Everything you read or say on the Internet is true, right?  Hmm . . . perhaps not . . . not unless the site has been reviewed by a verifiable, auditing organization like HON like this site is.  Even worse, the comments you make on these social web sites could even come back to haunt you or cost you friends, family or even your job.  Every day, you hear about some person who has gotten into trouble because of confidential information they’ve posted about themselves in full public view.  Employers are constantly on the lookout for employee comments indicating behavior, as are law firms and authoritative government agencies about personal information one voluntarily posts for public viewing.  Big brother really IS watching, now more than ever and privacy is a real concern today.

Furthermore, and even more frightening . . . is that when you post questions to these non-private web sites seeking information about a medical procedure, or wish to comment about a surgeon’s capabilities . . . do you really want the world to read that you had a surgery done on your private parts?  Fact is, the majority of these web sites have Terms of Usage conditions and requirements that state your submissions and your personal information, are NOT treated with any degree of confidentiality and you are bound by usage terms that your comments are non-confidential and are publicly available for anyone to view.  Simply said, you waive any rights of privacy.

And does what these people say really have any useful value?  Perhaps a small amount concerning such things about how long the procedure took, and/or if they experienced pain, etc.  Because these are consumers who largely have NO understanding or knowledge of what constitutes a good surgery, versus a not-so-good surgery or anything in between.  Yes, they might offer advice on the surgeon’s office décor, or the staff, but other than that the vast majority of what you read is irrelevant.

Some of these social media “referral” sites allow consumers to ask questions about labiaplasty and vaginoplasty for any surgeon who wishes to provide an answer.  Yet, Medical Boards generally frown on surgeons offering diagnoses without actually performing a detailed evaluation, either in person or on the telephone, and few good surgeons are going to make a comprehensive medical assessment of your specific problem without first seeing you or doing a detailed medical evaluation—not unless they wish to possibly be involved in a malpractice suit or risk a Medical Board complaint being filed against them.

Okay, so what’s wrong with these testimonials and referrals?

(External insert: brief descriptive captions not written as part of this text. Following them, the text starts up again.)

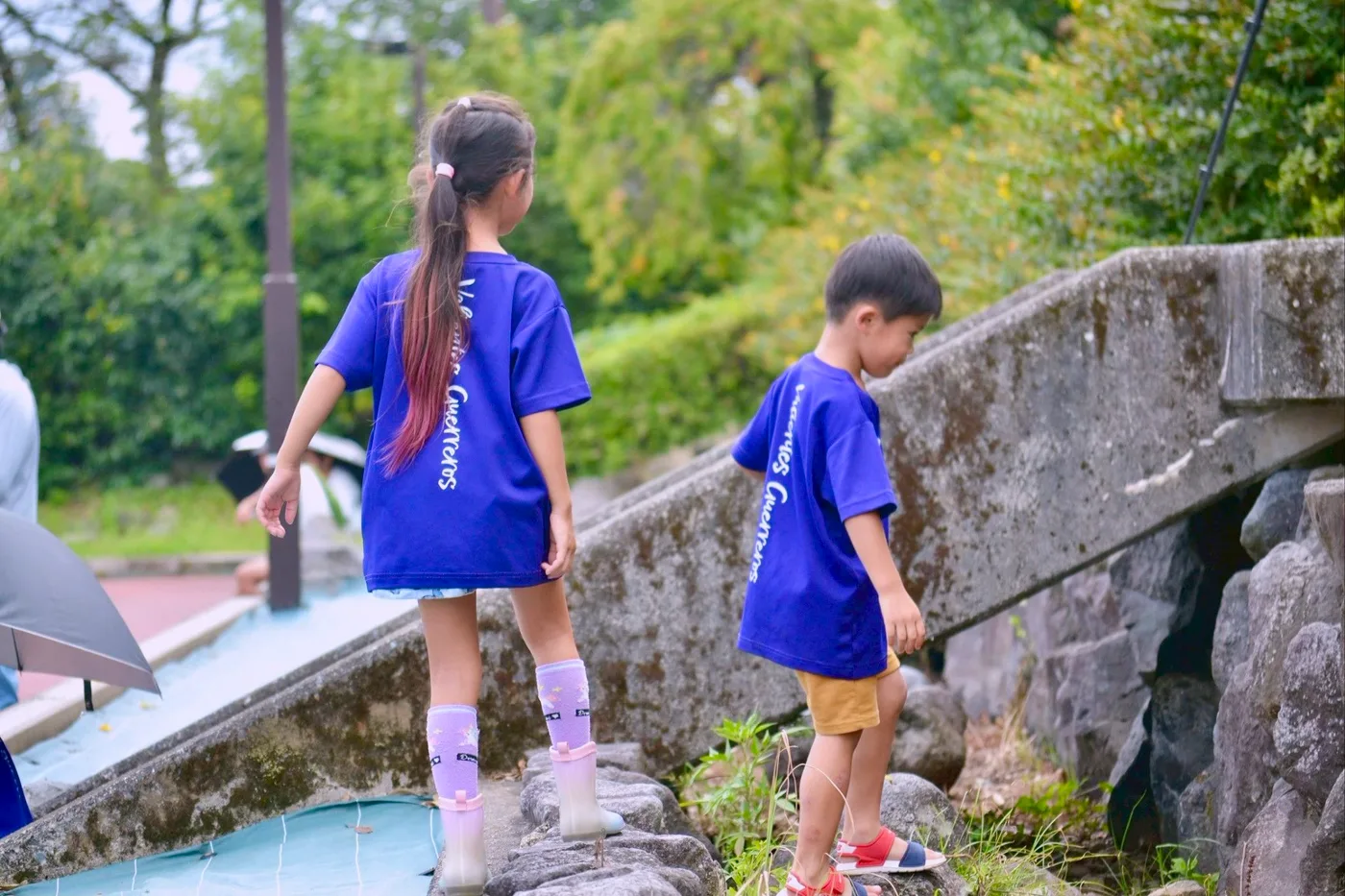 紫の練習着を着た子どもふたりが石段を歩く後ろ姿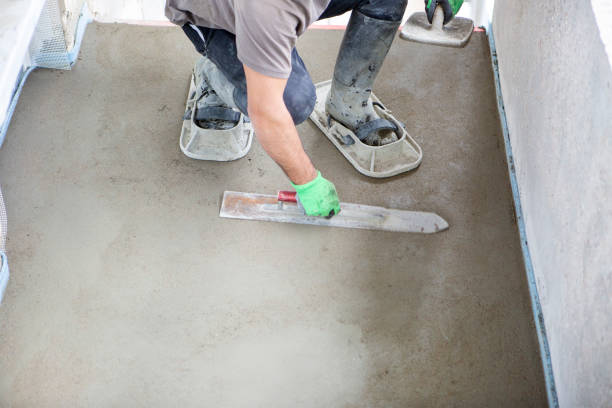 Laying and levelling screed on a balcony - construction site stock photo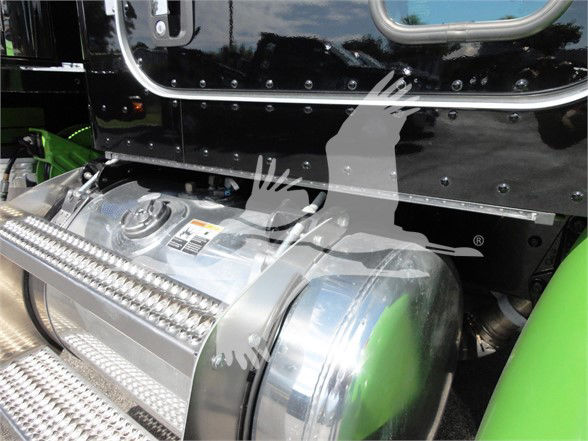 Peterbilt 337 truck image showing fuel tank with chrome finish and ladder-style step, black body with riveted panels, green accents on side.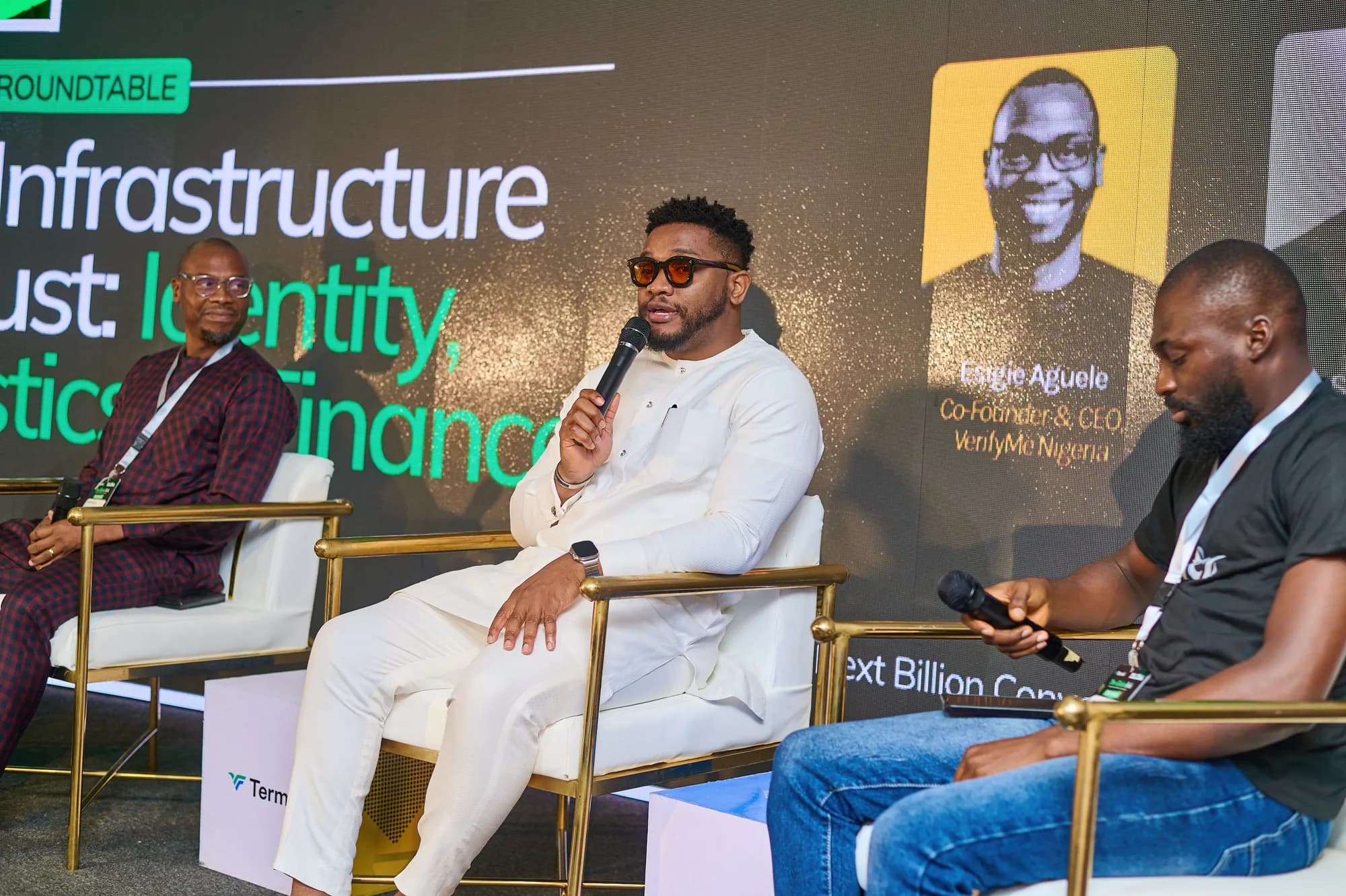 Three panellists in conversation on stage during a roundtable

Nothing, if one wishes to have knowledge about their genitals exposed to a global audience that can include friends, former/current boyfriends, current and perspective employers, moms, dads, brothers, aunts, uncles, sisters and more.  Ironically, most of the time people who’ve had a cosmetic surgery procedure generally will NOT publicly volunteer information that they had any “work” done.  Let alone work done down there.  Yet, everyday some uninformed prospective patient reads someone else’s comments from undocumented sources, about things that have little relevance to another person’s medical case.

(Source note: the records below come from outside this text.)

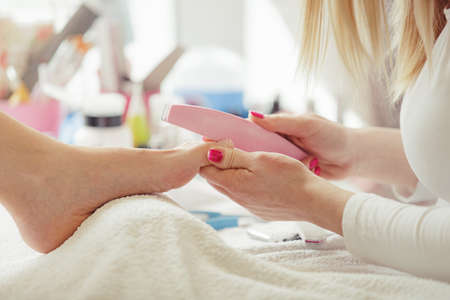 Woman feet receiving pedicure. Close up concept. の写真素材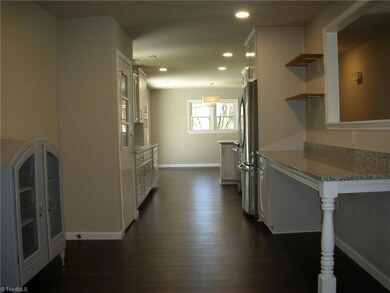 Dining Room: Room features include vinyl plank flooring for easy cleaning, fresh paint and recessed lighting. To the right side is a nice snack bar with granite top - some shelves for decorations and the opening through the wall to the living room. On the left is a decorative cabinet that will convey at closing. The kitchen and den are to the far end of the picture.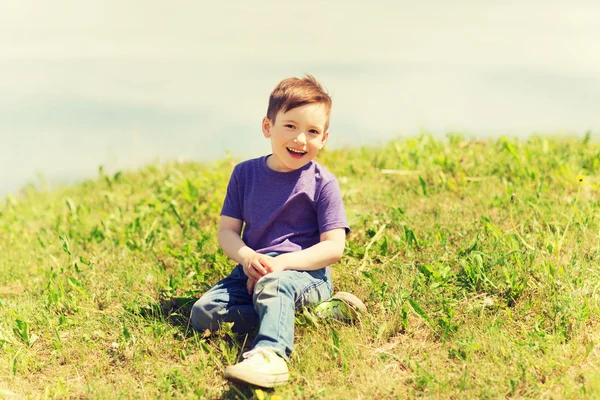 Menino feliz sentado na grama ao ar livre — Fotografia de Stock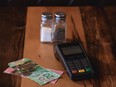 Payment terminal on table next to Canadian money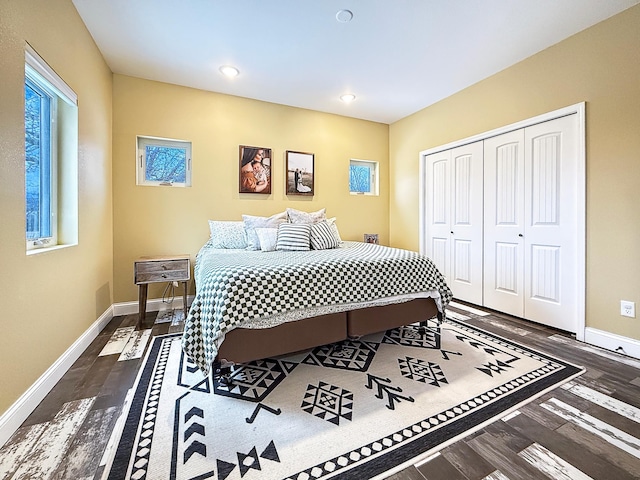 bedroom featuring dark wood finished floors, a closet, and baseboards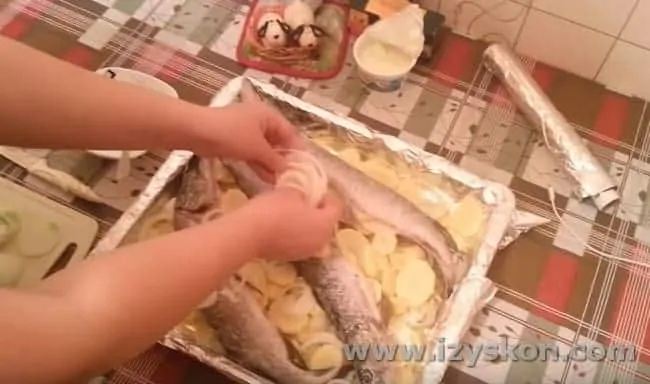 Поверх рыбы раскладываем кольца лука.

Additionally, just how much value do these broad-statement, unsubstantiated diagnoses, and testimonials have?  The reality is that they are limited in value, because most of what you read is far too general, other than to point you to some surgeon who might have little to no experience in these delicate procedures.  And, while this surgeon may have done a handful of procedures in the last year without complications . . . you could be the patient that has a bad procedure, because of lack of experience, thereby ruining your life.

What really matters, is that the surgeon is trained, experienced and qualified—they’ve performed lots of these procedures.  Most surgeons don’t have the proper training or experience necessary, but those found on this web portal are, because we reject more surgeons than we accept for inclusion.  Even further, participates in surgical and preceptorship training programs with the most respected guru’s in medicine today, something no one else does, assuring that the surgeon you pick DOES have proper training from an expert so your outcome will be good.

Or . . . you can simply post a question on line at a social media web site and hear about how wonderful the doctors’ offices looked or the décor . . . and take the advice of someone you don’t even know.